""But-" she protested. "How can it be? You are in Once Upon a Time. And that is long ago."
"Oh, no!" said Veritain. "It's always. Do you remember your great-great-great-great-grandmother?"
"Of course not. I am much too young."
"We do," said Florimund, with a smile. "And what about your great-great-great-great-granddaughter? Will you ever see her, do you think?"
Jane shook her head a little wistfully. That charming far-away little girl-how much she would like to know her!
"We shall," said Veritain confidently.
"But how? You're the children in the story!"
Florimund laughed and shook his head.
"You are the children in the story! We've read about you so often, Jane, and looked at the picture and longed to know you. So today-when the book fell open-we simply walked in. We come once into everyone's story-the grand-parents and the grand-children are the same to us. But most people take no notice." He sighed. "Or if they do, they forget very quickly. Only a few remember."

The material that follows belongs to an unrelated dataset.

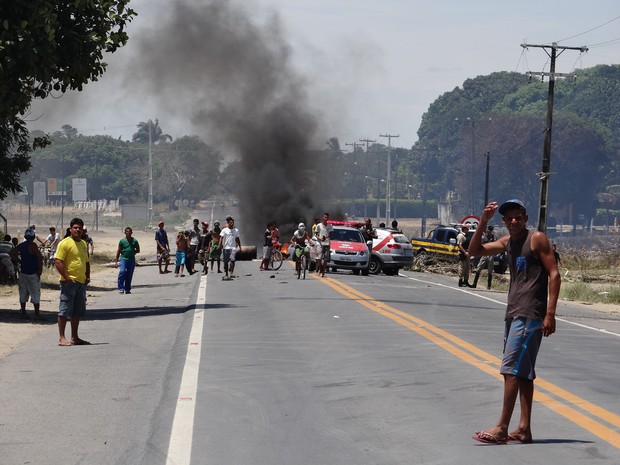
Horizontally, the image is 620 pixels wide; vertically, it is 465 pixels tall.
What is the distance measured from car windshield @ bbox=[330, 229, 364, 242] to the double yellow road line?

Jane's hand tightened on his sleeve. She felt she would never forget him, not if she lived to be forty."
The princes, in the book, step out of the Silver Fairy Book. Which, when I read it, I assumed was one of the Andrew Lang colored fairy books. After searching for it, it turns out that there is no Silver Fairy Book, or a story about the three Princes Veritain, Florimund, and Amor, that I could find. It would have been nice if it were more well-known fairy tale children, like Hansel and Gretel, because the reader could relate to them more. Later in the chapter, the adults in the story are tested and all fail to recognize the fairy tale characters but for a brief moment when they remember their childhood-except, of course, for Mary Poppins and Bert, who always remember.